### [Page excerpt]
-- Opening Marker --
MOS devices are voltage driven, so that simple approach does not work. You really need to use two output pins on the MCU to separately control the NMOS and PMOS device, if you want also a high impedance state.
Before I bother to address the design issues you present, I want you to go back and reread the last couple of messages you posted and tell me exactly what circuit you have described. I only see described a pair of transistors with their B-E junctions connected directly to the power supply. I have no idea if you are talking about an emitter follower configuration or a common emitter configuration.
Either circuit has current gain as the transistor provides. So I have no idea how the MCU can limit the current in the LED. More likely the LED current is limited by the gain of the transistor. However, if you think the output capacitance of the MCU pin is limited the current to the transistor, whew! you have a lot to learn. BTW, what is the speed of your multiplexing? Is it above 100 MHz? The rise time of a typical I/O pin on an MCU is on the order of a few ns. So the multiplexer would have to be running seriously fast for the output capacitance to have any effect on it.
-- Closing Marker --
### [Supplied information]
-- Opening Marker --
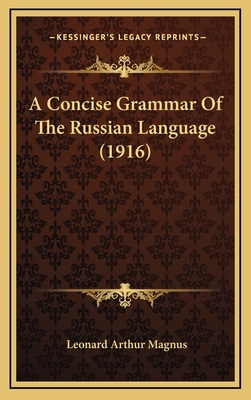 A Concise Grammar Of The Russian Language (1916) 1165293099 Book Cover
-- Closing Marker --
### [Assigned task 1]
Swap "emitter follower" for "source follower" in the forum reply, and give that reply from "Before I bother" to "common emitter configuration.".
### [Assigned task 2]
In the forum reply, why does the writer doubt that the output capacitance of the MCU pin affects the transistor current?
### [Assigned task 3]
Write what comes next in the forum reply, beginning after its final sentence.
None of the data is required here.

### [Exercise answer 1]
Before I bother to address the design issues you present, I want you to go back and reread the last couple of messages you posted and tell me exactly what circuit you have described. I only see described a pair of transistors with their B-E junctions connected directly to the power supply. I have no idea if you are talking about an source follower configuration or a common emitter configuration.

### [Exercise answer 2]
A typical MCU I/O pin has a rise time of only a few nanoseconds. The output capacitance would therefore matter only if the multiplexer ran seriously fast, which is why the writer asks whether the multiplexing exceeds 100 MHz.

### [Exercise answer 3]
Have you tried reading some books on embedded system design? Or are you planning to learn it all on your own from first principles?
If you go back to the MOSFET parts, this circuit will work ok. The gate does not need current drive. When the MCU is not driving the gates can be pulled to the mid voltage point with a pair of resistors and you can pick MOSFETs with high enough threshold voltage that there will be no chance of either LED being on, as long as you use an emitter follower circuit. You do still need a current limiting resistor in the drain leg.
If you think all of this is unneeded, then please explain why the MCU I/O pin burned out when the LED didn't have a current limiting resistor? And no BS. Either figure it out so that you understand it and can explain it, or don't bother replying. The MCU is not burning out why you think it is.
Decaff rickman, decaff. Tom=E1s is at least asking questions. I agree that a bit more thought about forward voltage drop etc. is in order. See the thread "Clock and Asynchronous Reset with just one pin". Tom=E1s would also be advised to study OHM's law. Rocky
I am trying to get him to see that he is ignoring a lot of principles of engineering. He doesn't seem to care about actually understanding how or why the circuit works, just that it works on his bench for a day. His latest thread talks about multiplexing LEDs with a 200:1 duty cycle. I guess he is going to pump 4 Amps into the LED for one microsecond to give the same light as 20 mA continuously.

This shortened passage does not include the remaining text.